President Trump made NAFTA one of the key issues of his 2016 campaign, calling it a bad trade deal and demanding its repeal.  One of the Senators who is expected to be in attendance at today's hearing, Pennsylvania Democrat Bob Casey, represents a state which voted for Trump, largely due to concerns raised by Trump about jobs being lost to Mexico due to NAFTA.

Perez says his goal today will be to counter those claims.NAFTA has resulted in Texas becoming, by far, the largest exporting state in the country.  If Texas were a separate nation, it would be the 20th largest exporting country.NAFTA is credited with job gains in Texas in manufacturing, tech, and energy.  The decision by Toyota to locate its truck manufacturing plant in San Antonio in 2003 was, in part, due to NAFTA.

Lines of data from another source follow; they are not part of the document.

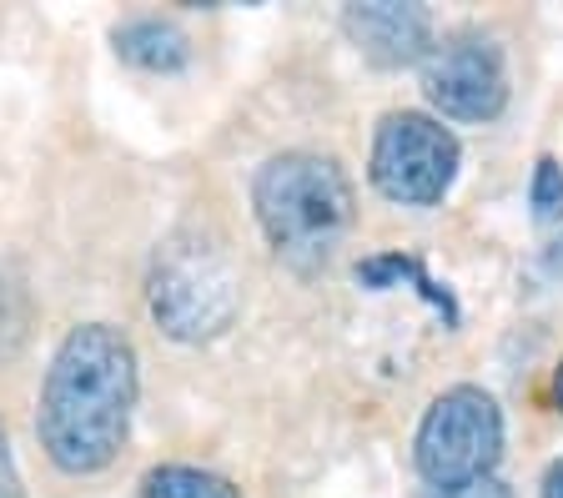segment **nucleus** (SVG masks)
Returning <instances> with one entry per match:
<instances>
[{
  "instance_id": "obj_1",
  "label": "nucleus",
  "mask_w": 563,
  "mask_h": 498,
  "mask_svg": "<svg viewBox=\"0 0 563 498\" xmlns=\"http://www.w3.org/2000/svg\"><path fill=\"white\" fill-rule=\"evenodd\" d=\"M136 408V353L111 322L66 332L41 383L35 433L60 474H101L121 453Z\"/></svg>"
},
{
  "instance_id": "obj_2",
  "label": "nucleus",
  "mask_w": 563,
  "mask_h": 498,
  "mask_svg": "<svg viewBox=\"0 0 563 498\" xmlns=\"http://www.w3.org/2000/svg\"><path fill=\"white\" fill-rule=\"evenodd\" d=\"M252 207H257L272 252L292 262L297 273H312L342 247L357 197H352L347 171L332 156L282 152L252 181Z\"/></svg>"
},
{
  "instance_id": "obj_3",
  "label": "nucleus",
  "mask_w": 563,
  "mask_h": 498,
  "mask_svg": "<svg viewBox=\"0 0 563 498\" xmlns=\"http://www.w3.org/2000/svg\"><path fill=\"white\" fill-rule=\"evenodd\" d=\"M242 287L227 252L207 237H172L152 267V312L176 343H207L236 322Z\"/></svg>"
},
{
  "instance_id": "obj_4",
  "label": "nucleus",
  "mask_w": 563,
  "mask_h": 498,
  "mask_svg": "<svg viewBox=\"0 0 563 498\" xmlns=\"http://www.w3.org/2000/svg\"><path fill=\"white\" fill-rule=\"evenodd\" d=\"M412 453L433 494L493 478V463L504 453V413L483 388H448L422 418Z\"/></svg>"
},
{
  "instance_id": "obj_5",
  "label": "nucleus",
  "mask_w": 563,
  "mask_h": 498,
  "mask_svg": "<svg viewBox=\"0 0 563 498\" xmlns=\"http://www.w3.org/2000/svg\"><path fill=\"white\" fill-rule=\"evenodd\" d=\"M457 177V136L422 111H393L373 142V187L387 202L433 207Z\"/></svg>"
},
{
  "instance_id": "obj_6",
  "label": "nucleus",
  "mask_w": 563,
  "mask_h": 498,
  "mask_svg": "<svg viewBox=\"0 0 563 498\" xmlns=\"http://www.w3.org/2000/svg\"><path fill=\"white\" fill-rule=\"evenodd\" d=\"M422 96L453 121H493L508 107L504 51L488 36H453L422 60Z\"/></svg>"
},
{
  "instance_id": "obj_7",
  "label": "nucleus",
  "mask_w": 563,
  "mask_h": 498,
  "mask_svg": "<svg viewBox=\"0 0 563 498\" xmlns=\"http://www.w3.org/2000/svg\"><path fill=\"white\" fill-rule=\"evenodd\" d=\"M347 36L357 41L373 66H408V60L428 56L433 41V15L422 5H402V0H367V5H347L342 15Z\"/></svg>"
},
{
  "instance_id": "obj_8",
  "label": "nucleus",
  "mask_w": 563,
  "mask_h": 498,
  "mask_svg": "<svg viewBox=\"0 0 563 498\" xmlns=\"http://www.w3.org/2000/svg\"><path fill=\"white\" fill-rule=\"evenodd\" d=\"M117 51L141 71H181L187 66V36L166 21H126L117 31Z\"/></svg>"
},
{
  "instance_id": "obj_9",
  "label": "nucleus",
  "mask_w": 563,
  "mask_h": 498,
  "mask_svg": "<svg viewBox=\"0 0 563 498\" xmlns=\"http://www.w3.org/2000/svg\"><path fill=\"white\" fill-rule=\"evenodd\" d=\"M141 498H242L222 474L187 468V463H166L141 478Z\"/></svg>"
},
{
  "instance_id": "obj_10",
  "label": "nucleus",
  "mask_w": 563,
  "mask_h": 498,
  "mask_svg": "<svg viewBox=\"0 0 563 498\" xmlns=\"http://www.w3.org/2000/svg\"><path fill=\"white\" fill-rule=\"evenodd\" d=\"M528 202H533V217L539 222H559L563 217V166L553 156H543L533 166V191H528Z\"/></svg>"
},
{
  "instance_id": "obj_11",
  "label": "nucleus",
  "mask_w": 563,
  "mask_h": 498,
  "mask_svg": "<svg viewBox=\"0 0 563 498\" xmlns=\"http://www.w3.org/2000/svg\"><path fill=\"white\" fill-rule=\"evenodd\" d=\"M428 498H514V488H508V484H498V478H478V484L443 488V494H428Z\"/></svg>"
},
{
  "instance_id": "obj_12",
  "label": "nucleus",
  "mask_w": 563,
  "mask_h": 498,
  "mask_svg": "<svg viewBox=\"0 0 563 498\" xmlns=\"http://www.w3.org/2000/svg\"><path fill=\"white\" fill-rule=\"evenodd\" d=\"M0 498H25L21 474H15V458H11V439H5V428H0Z\"/></svg>"
},
{
  "instance_id": "obj_13",
  "label": "nucleus",
  "mask_w": 563,
  "mask_h": 498,
  "mask_svg": "<svg viewBox=\"0 0 563 498\" xmlns=\"http://www.w3.org/2000/svg\"><path fill=\"white\" fill-rule=\"evenodd\" d=\"M539 498H563V458L549 463V474H543V494Z\"/></svg>"
},
{
  "instance_id": "obj_14",
  "label": "nucleus",
  "mask_w": 563,
  "mask_h": 498,
  "mask_svg": "<svg viewBox=\"0 0 563 498\" xmlns=\"http://www.w3.org/2000/svg\"><path fill=\"white\" fill-rule=\"evenodd\" d=\"M553 398H559V408H563V363H559V378H553Z\"/></svg>"
}]
</instances>
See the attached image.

Experts say the job losses that Trump blamed on 'bad trade agreements' are far more likely to have been caused by the growth of technology in manufacturing.

But Perez says NAFTA is in the process of being renegotiated, and he says the negotiators are on the right path.

"It sounds like, at least the folks who are negotiating the agreement, are being more thoughtful in their work, particularly from the United States," he said.

The renegotiation is due to a number of factors.  E-commerce and tech essentially did not exist when NAFTA was first negotiated in the early 1990s.  In addition, Mexico has freed up its oil and gas industry to international companies, and the fracking boom in the USA promises to turn the United States into the world's largest energy exporter, all factors which will be important in the trade of the coming decades.